In this challenge, your team will try to predict which patients will be re-admitted to the hospital after being discharged from a hospital stay.  This is a real problem for hospitals, who don’t get paid for a re-admission if it happens <30 days after the patient was discharged.  There are a million companies trying to develop algorithms to do this, so here is your chance to show your stuff.  You will be given a training data set of several files, and will need to assemble them and train your algorithm.  You are free to use any algorithm you wish that your team codes, or combine several.  On Sunday at 9:00 AM, we will release the validation data set (which does not tell you who got re-admitted) and you will run your algorithm and submit your predictions.  The team with the most accurate predictions, lowest false-negative rate, best presentation of their results and method, and best dark magic approach wins $100.

Data Description:

  1. Training Set:  This file (Challenge_1_Training.Set.csv) contains 70,000 HIPAA compliant de-identified records of hospital admissions.  Each record contains a random and one-way scrambled unique identifier, limited demographics (age, gender), type of admission,  discharge disposition (e.g. home, to a skilled nursing facility, home with assistance, transfer to another facility), if the person was re-admitted, and the number of days from the relative to 30 that the re-admission occurred. The (READ_ME.doc) file contains each field definition, as well as additional definitions for Admission Type (admission_type_id.csv), Discharge Disposition (discharge_disposition_id.csv), and Admission Source (admission_source_id.csv)
  2. Look-up tables for ICD-9 Diagnosis:  This zipped files (version 32) from Center for Medicare Services web site contains two tables with the ICD-9 Diagnosis (CMS32_DESC_LONG_DX.txt) and also Procedure (CMS32_DESC_LONG_SG.txt)  Codes.  The ICD-9 Diagnosis tables provide a description of the numerical Diagnosis codes contained in the Challenge_1_Training.Set.csv file.  You can use this file if you want to understand the codes and/or deepen your analysis of re-admission causes.
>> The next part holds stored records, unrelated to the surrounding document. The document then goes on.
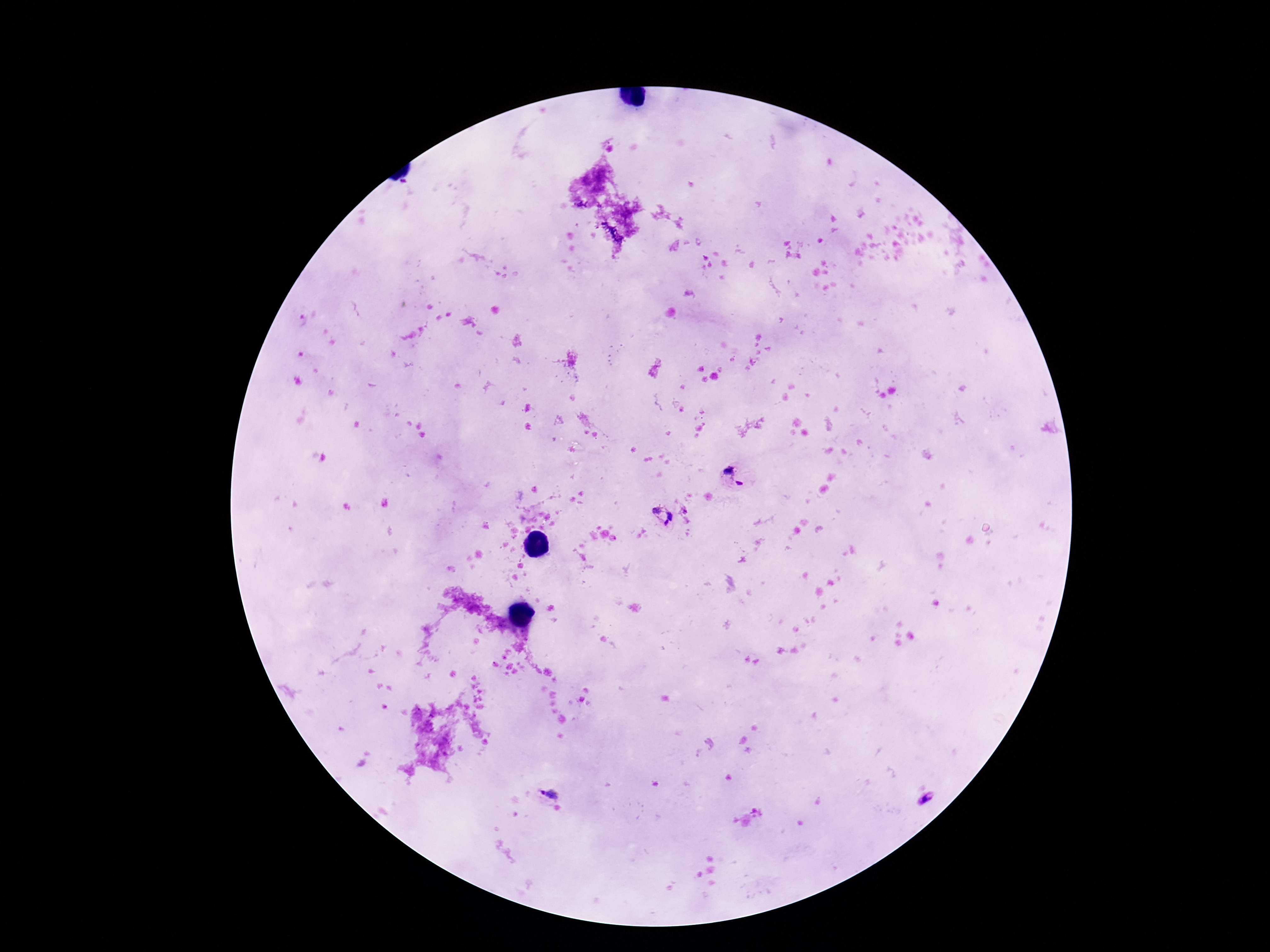
Approximate centers as (x, y) in pixels.
Summary:
  - Plasmodium parasite locations: (733, 477), (673, 515), (547, 794), (930, 803)
  - Patient malaria status: infected
  - Image size: 1270×952 pixels
  - Field of view: single
  - Capture: smartphone camera through the microscope eyepiece
  - Stain: Giemsa
  - Magnification: 100x
  - Preparation: thick blood smear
Classify this cell by malaria status.
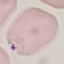
Parasitized.

Thin blood film. Acquired by smartphone through the microscope eyepiece. Automatically extracted cell patch, resized to 64 × 64 pixels. Giemsa-stained preparation.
Classify this cell by malaria status.
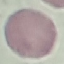
It is uninfected.

{
  "preparation": "thin blood film",
  "image_type": "cell patch, automatically extracted from a larger field of view and resized to 64 × 64 pixels",
  "stain": "Giemsa",
  "capture": "smartphone through the microscope eyepiece"
}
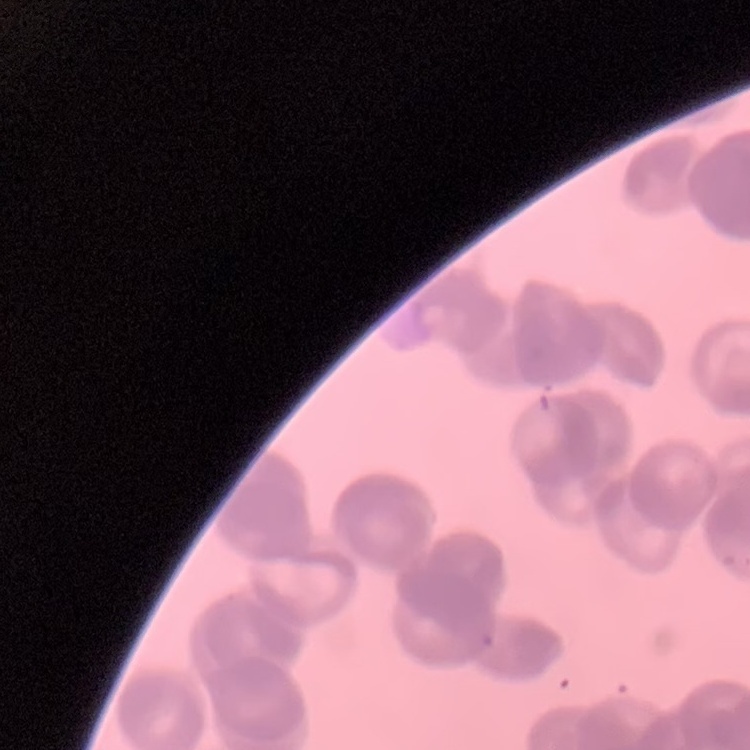
Summary:
  - Red blood cell morphology: rouleaux formation
  - Stain: Field's or Giemsa
  - Image type: one tile cut from a larger photomicrograph
  - Preparation: thin peripheral smear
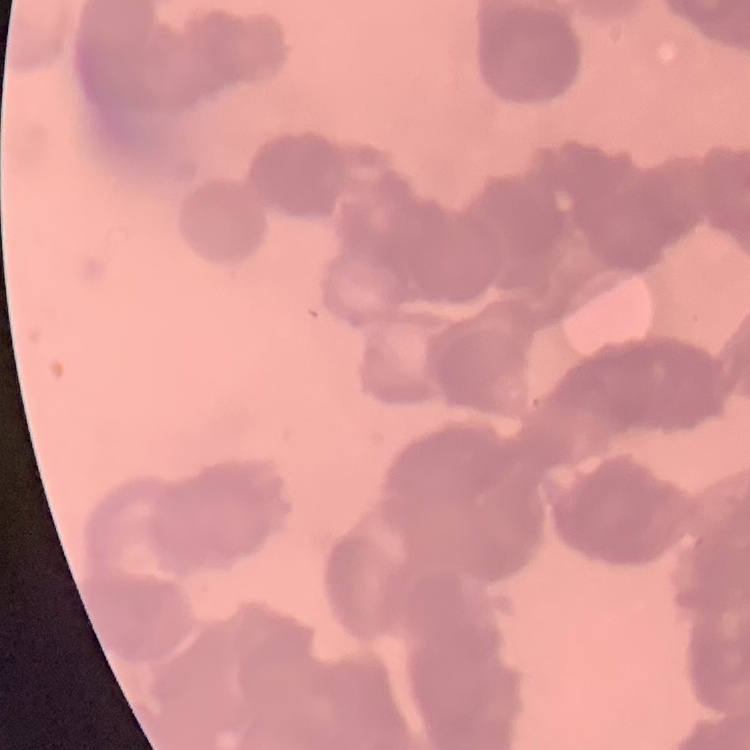
Summary:
  - Erythrocyte morphology: rouleaux formation
  - Image type: square crop of a larger photomicrograph
  - Stain: Field's or Giemsa
  - Preparation: thin peripheral smear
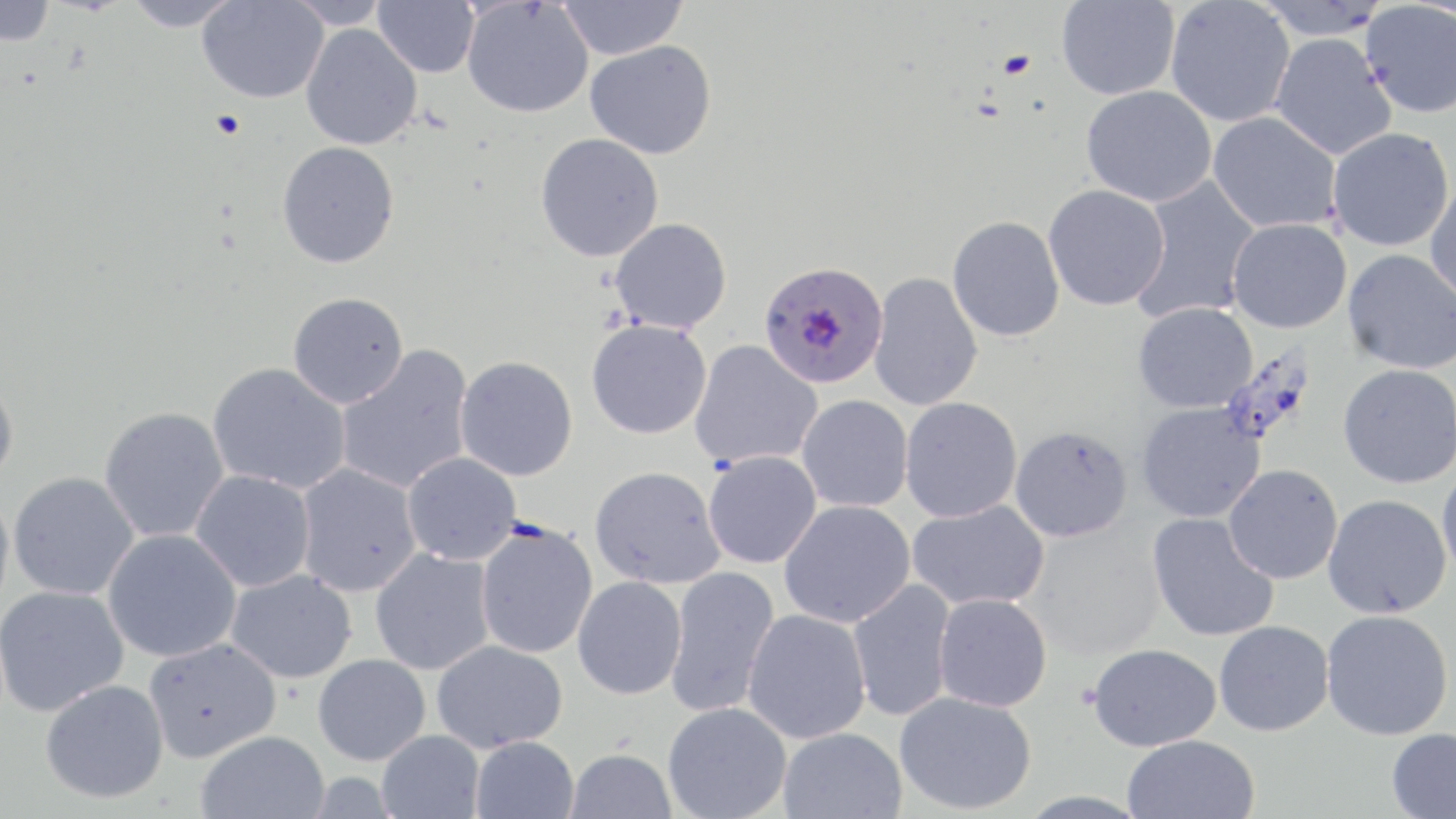
Approximate bounding boxes as (x1, y1, x2, y2) in pixels. Uninfected red blood cell locations: (0, 0, 55, 46), (123, 0, 242, 31), (197, 0, 328, 103), (286, 0, 392, 29), (373, 0, 479, 78), (558, 0, 687, 60), (461, 1, 593, 118), (1056, 1, 1181, 100), (1166, 1, 1295, 127), (1251, 1, 1390, 40), (1360, 2, 1456, 119), (300, 23, 423, 150), (1270, 33, 1397, 160), (585, 40, 717, 159), (1081, 85, 1218, 207), (1208, 112, 1342, 233), (1327, 128, 1454, 252), (535, 133, 664, 262), (277, 141, 399, 268), (1130, 176, 1261, 324), (1425, 176, 1456, 308), (1043, 185, 1170, 311), (947, 215, 1065, 342), (610, 218, 732, 333), (1227, 218, 1352, 333), (1342, 249, 1456, 374), (868, 273, 983, 411), (287, 292, 408, 408), (1133, 302, 1258, 413), (586, 319, 712, 440), (689, 339, 823, 469), (335, 345, 475, 495), (455, 356, 578, 481), (208, 362, 351, 495), (1337, 363, 1456, 488), (0, 378, 18, 486), (797, 395, 913, 512), (900, 396, 1022, 522), (1136, 403, 1266, 523), (99, 406, 230, 544), (1010, 425, 1133, 542), (703, 450, 822, 569), (402, 452, 521, 565), (295, 464, 421, 597), (589, 465, 725, 589), (1223, 465, 1343, 584), (1437, 465, 1456, 581), (190, 470, 316, 592), (8, 471, 139, 600), (0, 493, 14, 618), (1323, 494, 1452, 620), (779, 500, 916, 628), (907, 500, 1050, 611), (1146, 513, 1279, 642), (475, 521, 598, 659), (102, 529, 241, 663), (370, 548, 495, 675), (666, 566, 780, 717), (226, 570, 356, 683), (573, 576, 687, 700), (848, 579, 957, 723), (0, 585, 128, 716), (934, 593, 1053, 712), (743, 609, 872, 744), (1320, 610, 1453, 740), (1213, 620, 1334, 736), (143, 638, 281, 762), (432, 640, 568, 752), (1087, 643, 1221, 751), (313, 654, 431, 766), (40, 680, 169, 804), (894, 691, 1037, 814), (663, 702, 792, 819), (778, 727, 906, 819), (1386, 727, 1456, 819), (196, 730, 329, 819), (377, 730, 485, 818), (1122, 735, 1261, 819), (470, 736, 579, 819), (565, 748, 678, 819). Plasmodium falciparum-infected red blood cell locations: (759, 260, 889, 389). Platelet locations: (210, 110, 246, 139). Slide-level diagnosis: Plasmodium falciparum. 1000x magnification. Image is 1456×819 pixels. Light microscopy. Thin blood film. May-Grünwald-Giemsa stain. Single field of view.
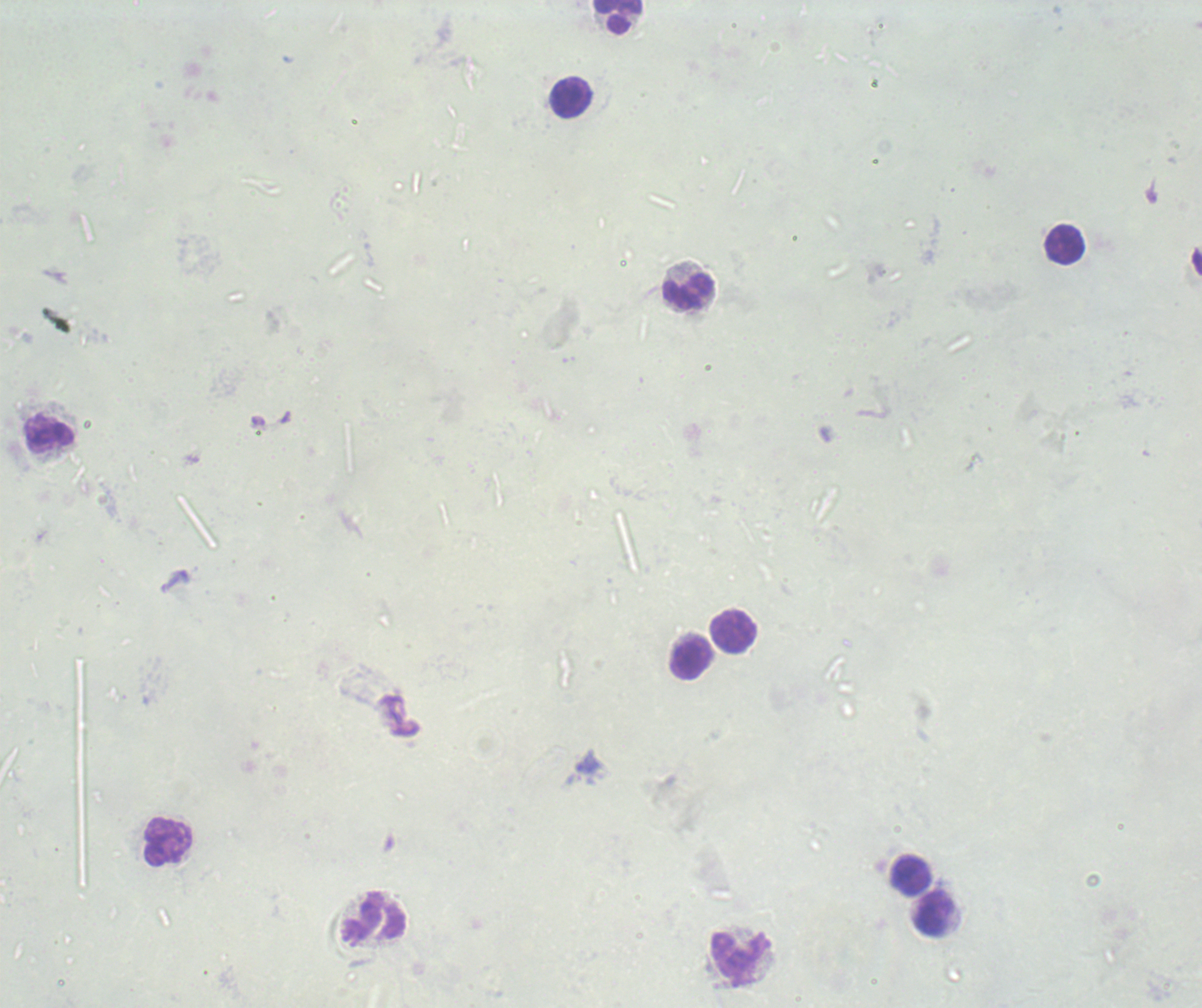
{
  "magnification": "100x",
  "leukocyte_locations": "approximate centers as {x, y} in pixels: {619, 19}, {571, 98}, {1064, 244}, {688, 292}, {50, 434}, {734, 633}, {691, 659}, {168, 842}, {911, 876}, {934, 914}, {375, 919}, {740, 960}",
  "image_size": "1202×1008 pixels",
  "stain": "Romanowsky",
  "field_of_view": "single",
  "background_quality": "unsatisfactory",
  "context": "previously used in an actual diagnosis",
  "preparation": "thick blood smear",
  "result": "no Plasmodium parasites detected"
}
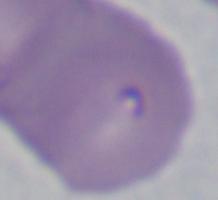

magnification: 1000x
identification: Babesia
modality: photomicrograph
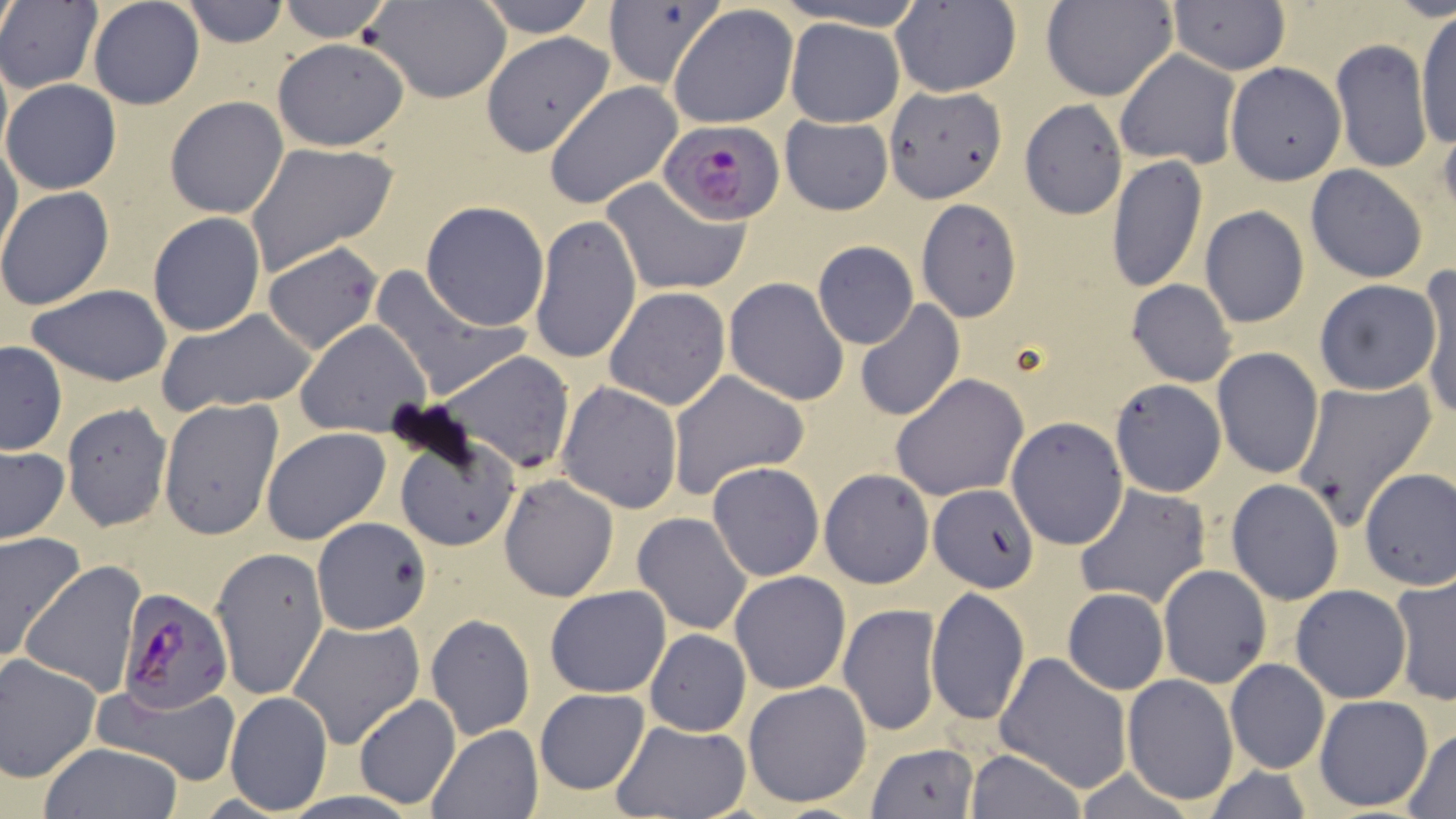
slide_level_diagnosis: Plasmodium falciparum
modality: optical microscopy
stain: May-Grünwald-Giemsa
plasmodium_falciparum_infected_red_blood_cell_locations: 'approximate bounding boxes as (x1, y1, x2, y2) in pixels: (661, 119, 788, 227), (121, 589, 238, 718)'
field_of_view: single
image_size: 1456×819 pixels
preparation: thin blood smear
magnification: 1000x
uninfected_red_blood_cell_locations: 'approximate bounding boxes as (x1, y1, x2, y2) in pixels: (87, 0, 204, 110), (180, 0, 286, 47), (364, 0, 511, 104), (474, 0, 602, 36), (776, 0, 928, 30), (1043, 0, 1179, 101), (0, 1, 101, 92), (274, 1, 394, 42), (602, 1, 722, 90), (892, 1, 1020, 97), (1167, 2, 1290, 75), (669, 3, 799, 129), (1415, 10, 1455, 154), (784, 17, 904, 126), (481, 33, 615, 158), (272, 38, 410, 152), (1331, 39, 1432, 173), (1114, 50, 1241, 169), (1223, 61, 1346, 186), (1, 78, 122, 196), (544, 82, 682, 209), (885, 85, 1007, 204), (165, 96, 289, 219), (1020, 101, 1130, 220), (780, 114, 893, 215), (0, 140, 22, 266), (245, 141, 400, 275), (1106, 155, 1207, 293), (1306, 166, 1429, 281), (602, 177, 749, 297), (0, 187, 114, 311), (915, 199, 1022, 322), (421, 200, 549, 330), (1200, 205, 1309, 328), (148, 212, 266, 336), (529, 214, 642, 364), (263, 241, 383, 354), (812, 242, 918, 349), (368, 266, 524, 402), (1416, 266, 1456, 416), (724, 277, 849, 405), (1312, 278, 1442, 395), (1125, 279, 1237, 386), (27, 285, 173, 385), (603, 287, 731, 411), (856, 299, 964, 421), (157, 307, 318, 415), (295, 319, 433, 438), (0, 341, 67, 455), (1211, 347, 1325, 478), (433, 350, 575, 476), (666, 370, 811, 499), (891, 374, 1028, 501), (1290, 377, 1439, 531), (1110, 378, 1227, 498), (556, 381, 682, 513), (158, 397, 284, 540), (61, 402, 171, 531), (1006, 416, 1127, 549), (261, 426, 392, 546), (393, 429, 524, 554), (0, 447, 70, 544), (707, 462, 823, 581), (714, 465, 836, 695), (1357, 466, 1456, 593), (819, 468, 934, 589), (498, 474, 618, 602), (1225, 479, 1343, 605), (929, 484, 1039, 593), (1074, 484, 1211, 610), (631, 512, 753, 636), (311, 518, 431, 636), (0, 532, 86, 664), (210, 545, 328, 700), (19, 559, 147, 698), (1159, 565, 1271, 687), (730, 571, 850, 694), (1390, 571, 1455, 706), (1290, 583, 1412, 705), (545, 584, 670, 698), (927, 587, 1029, 723), (1061, 588, 1167, 695), (838, 602, 941, 736), (425, 614, 535, 741), (287, 618, 424, 749), (643, 628, 752, 737), (994, 651, 1132, 791), (0, 654, 101, 782), (1225, 658, 1329, 775), (1220, 672, 1410, 794), (1122, 674, 1238, 806), (742, 680, 873, 811), (92, 684, 242, 783), (533, 687, 651, 795), (225, 692, 333, 815), (354, 695, 459, 811), (1314, 695, 1434, 810), (613, 720, 751, 817), (428, 725, 542, 818), (1402, 729, 1455, 816), (38, 742, 183, 819), (864, 742, 979, 819), (965, 749, 1088, 819)'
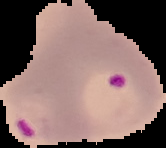
{
  "image_size": "166×148 pixels",
  "malaria_status": "parasitized",
  "preparation": "thin blood film",
  "image_type": "cell region segmented out of the field of view; surrounding area masked to black"
}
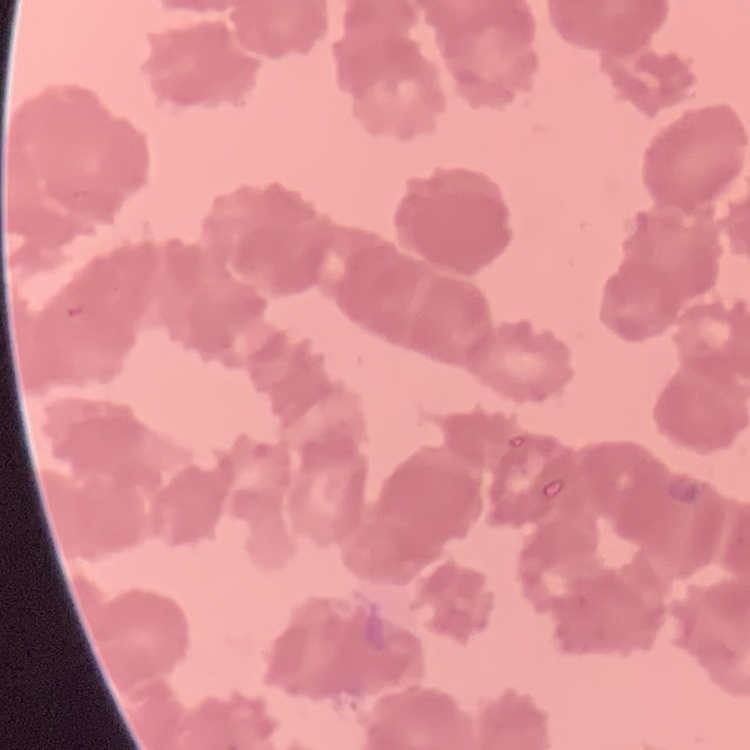
The erythrocytes show rouleaux formation. Thin blood film. One tile cut from a larger photomicrograph. Field's or Giemsa stain.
Validation Data Set for Competition:

 On Sunday at 9:00 AM we will post the Readmission Challenge File Set (Challenge_1_Validation_Set.csv).  Each team needs to download the files and run their algorithms.

Teams then need to upload their readmission prediction results by 12:00 PM to the link you will be given in tab delimited form (.txt files) with the following simple structure:

ID <tab> PRED <tab> TIME

where PRED = {0=not readmitted, 1=readmitted} and TIME = {0 = not readmitted, 1 = readmitted <30 days after discharge, 2 = readmitted > 30 days after discharge}.

Judging Criteria:

 Teams will be judged based on three criteria: (1) Prediction – How close your prediction came to the true readmission values, along with false positive and false negative rates.  You want to have a low false negative rate. (2) Presentation  (3) Deep Magic – did you use 

Criterion #1:  Predictive Accuracy –  We will then compare your results with the actual data and calculate an accuracy (how close you are to the actual readmission count), a false positive (you predict readmission, but actually not re-admitted) and false negative (you predict not readmitted, but actually was re-admitted).

Criterion #2:  Presentation –   You will put together a 1 + 5  slide presentation using the RocHackHealth Competition Template, and be judged on the clarity of your presentation

Criterion #3:  Deep Magic –   How cuspy, wizardly, and beautiful your solution is.

Data Download Links:

 Training Set:

READ_ME.doc
Challenge_1_Training.Set.csv
admission_type_id.csv
discharge_disposition_id.csv
admission_source_id.csv
Center for Medicare Services web site

 Readmission Challenge File Set:

Challenge_1_Validation_Set.csv

Final Presentation Template:

The final presentation format is a 1 + 5 PowerPoint format template. Only the first 5 data slides will be included in the judging.